Many people today are spiritually blind.

They don’t believe God will punish sin,

and they won’t believe that He will pardon sin through the blood of His Son.

In John 3 we’re told, “God did not send His Son into the world to condemn the world, but to save the world through Him. Whoever believes in Him is not condemned, but whoever does not believe is condemned already because he has not believed in the Name of God’s one and only Son … Whoever believes in the Son has eternal life, but whoever rejects the Son will not see life, for God’s wrath remains on him” (verses 17-18, 36).

When we place our trust in Christ, God in His grace gives us what we don’t deserve—eternal life. God in His mercy does not give us what we do deserve!

But when we reject Christ, we turn our backs on grace and mercy and eternal life. Which brings us to the thing we deserve – justice.

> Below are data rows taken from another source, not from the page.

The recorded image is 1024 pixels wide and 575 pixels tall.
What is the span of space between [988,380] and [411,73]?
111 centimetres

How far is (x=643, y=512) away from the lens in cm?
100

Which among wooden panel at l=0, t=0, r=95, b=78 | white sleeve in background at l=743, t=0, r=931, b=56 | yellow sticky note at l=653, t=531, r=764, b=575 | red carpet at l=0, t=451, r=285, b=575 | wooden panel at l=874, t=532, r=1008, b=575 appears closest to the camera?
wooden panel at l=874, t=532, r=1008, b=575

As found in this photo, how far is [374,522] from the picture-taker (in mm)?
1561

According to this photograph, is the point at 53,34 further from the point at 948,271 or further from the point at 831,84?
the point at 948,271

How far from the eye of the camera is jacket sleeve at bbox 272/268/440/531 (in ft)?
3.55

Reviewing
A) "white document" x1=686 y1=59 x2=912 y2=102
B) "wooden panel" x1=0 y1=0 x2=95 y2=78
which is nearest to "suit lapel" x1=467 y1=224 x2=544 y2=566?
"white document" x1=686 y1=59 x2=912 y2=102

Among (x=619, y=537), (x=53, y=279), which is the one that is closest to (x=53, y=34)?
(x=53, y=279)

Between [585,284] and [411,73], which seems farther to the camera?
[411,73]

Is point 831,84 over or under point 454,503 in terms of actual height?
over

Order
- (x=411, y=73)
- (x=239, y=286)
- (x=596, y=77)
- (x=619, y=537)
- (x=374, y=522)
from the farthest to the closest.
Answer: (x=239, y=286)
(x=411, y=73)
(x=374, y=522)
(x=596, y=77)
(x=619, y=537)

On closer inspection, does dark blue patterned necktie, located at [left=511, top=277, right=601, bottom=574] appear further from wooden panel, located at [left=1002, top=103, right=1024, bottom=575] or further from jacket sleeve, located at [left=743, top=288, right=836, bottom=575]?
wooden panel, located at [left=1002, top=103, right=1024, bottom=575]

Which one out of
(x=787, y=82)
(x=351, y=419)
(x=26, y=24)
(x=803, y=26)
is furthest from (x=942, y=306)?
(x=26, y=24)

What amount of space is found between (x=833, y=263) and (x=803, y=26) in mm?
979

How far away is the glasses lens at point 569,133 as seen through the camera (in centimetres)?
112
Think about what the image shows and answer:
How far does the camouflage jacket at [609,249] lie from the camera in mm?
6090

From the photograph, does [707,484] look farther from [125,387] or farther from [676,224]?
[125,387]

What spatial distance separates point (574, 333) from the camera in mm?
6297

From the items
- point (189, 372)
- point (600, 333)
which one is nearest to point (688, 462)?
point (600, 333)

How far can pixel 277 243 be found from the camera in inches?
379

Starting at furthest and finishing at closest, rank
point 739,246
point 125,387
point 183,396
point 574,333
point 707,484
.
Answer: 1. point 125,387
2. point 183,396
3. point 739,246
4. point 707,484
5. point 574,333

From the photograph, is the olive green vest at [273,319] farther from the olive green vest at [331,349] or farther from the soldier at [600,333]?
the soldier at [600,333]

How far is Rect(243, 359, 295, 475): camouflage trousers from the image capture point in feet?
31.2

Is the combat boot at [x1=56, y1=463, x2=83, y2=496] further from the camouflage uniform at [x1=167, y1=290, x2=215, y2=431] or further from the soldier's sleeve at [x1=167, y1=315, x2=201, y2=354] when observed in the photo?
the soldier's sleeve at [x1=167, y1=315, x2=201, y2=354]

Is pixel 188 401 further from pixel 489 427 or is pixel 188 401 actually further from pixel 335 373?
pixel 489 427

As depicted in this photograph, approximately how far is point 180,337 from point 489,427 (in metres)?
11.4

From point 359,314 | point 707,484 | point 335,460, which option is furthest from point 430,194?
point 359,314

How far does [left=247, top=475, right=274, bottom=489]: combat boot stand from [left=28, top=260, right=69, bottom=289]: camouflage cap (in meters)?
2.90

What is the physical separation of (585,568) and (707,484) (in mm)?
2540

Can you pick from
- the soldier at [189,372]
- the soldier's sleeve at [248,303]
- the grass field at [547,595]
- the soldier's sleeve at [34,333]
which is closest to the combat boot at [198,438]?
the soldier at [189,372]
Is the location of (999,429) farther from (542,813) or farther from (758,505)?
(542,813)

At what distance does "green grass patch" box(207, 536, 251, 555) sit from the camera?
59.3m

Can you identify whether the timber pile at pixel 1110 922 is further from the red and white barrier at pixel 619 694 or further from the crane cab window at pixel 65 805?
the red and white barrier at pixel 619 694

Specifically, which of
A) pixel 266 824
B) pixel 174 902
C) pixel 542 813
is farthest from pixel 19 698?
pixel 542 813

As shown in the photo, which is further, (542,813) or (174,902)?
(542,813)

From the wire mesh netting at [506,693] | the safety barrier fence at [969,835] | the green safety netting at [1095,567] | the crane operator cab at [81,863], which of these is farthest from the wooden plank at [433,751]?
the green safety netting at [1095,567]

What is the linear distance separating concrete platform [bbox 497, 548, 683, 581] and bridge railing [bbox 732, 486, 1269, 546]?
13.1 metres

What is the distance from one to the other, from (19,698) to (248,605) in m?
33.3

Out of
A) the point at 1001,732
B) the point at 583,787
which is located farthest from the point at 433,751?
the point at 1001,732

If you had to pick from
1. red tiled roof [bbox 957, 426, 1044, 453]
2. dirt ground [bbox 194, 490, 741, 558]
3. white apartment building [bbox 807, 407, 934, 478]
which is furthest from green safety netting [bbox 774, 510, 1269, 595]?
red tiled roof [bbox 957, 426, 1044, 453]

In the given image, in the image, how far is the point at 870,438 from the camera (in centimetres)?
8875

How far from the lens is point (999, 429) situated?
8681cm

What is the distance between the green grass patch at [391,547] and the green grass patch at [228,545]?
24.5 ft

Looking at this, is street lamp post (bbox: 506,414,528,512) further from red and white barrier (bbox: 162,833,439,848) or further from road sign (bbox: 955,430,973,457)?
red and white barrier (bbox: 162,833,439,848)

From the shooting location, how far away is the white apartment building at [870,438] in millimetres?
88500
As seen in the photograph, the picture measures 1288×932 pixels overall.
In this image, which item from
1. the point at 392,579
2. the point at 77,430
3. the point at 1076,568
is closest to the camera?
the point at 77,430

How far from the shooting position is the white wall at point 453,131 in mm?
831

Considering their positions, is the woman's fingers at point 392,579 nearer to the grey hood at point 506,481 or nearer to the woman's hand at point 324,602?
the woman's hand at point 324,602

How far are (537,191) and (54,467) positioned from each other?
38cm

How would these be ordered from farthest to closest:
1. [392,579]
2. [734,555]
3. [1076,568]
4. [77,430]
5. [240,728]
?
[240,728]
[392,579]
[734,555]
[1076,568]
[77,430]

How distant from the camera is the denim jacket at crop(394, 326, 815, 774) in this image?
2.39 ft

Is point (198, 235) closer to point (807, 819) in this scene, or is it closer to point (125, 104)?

There is a wonderful story told by historian Shelby Foote. A young soldier was brought before General Robert E. Lee. The soldier had deserted his post. He was young and tired and frightened. He was trembling almost uncontrollably. General Lee tried to reassure the young man, saying, “Don’t worry son. You’ll find justice here.”

To which the young soldier replied, “That’s what I’m afraid of.”

We have two problems with justice. One is that we are like that young soldier. We don’t want justice in our lives. We are afraid of justice. We’d rather have mercy.

The other problem is that there is a part of us that never really believes we deserve justice. We convince ourselves that we deserve mercy, not justice.

I used to work as a counselor in a state prison. I’ve got to tell you, I don’t believe I ever met a guilty person in prison. “The judge had it out for me,” one would say. Another would say, “I was framed.”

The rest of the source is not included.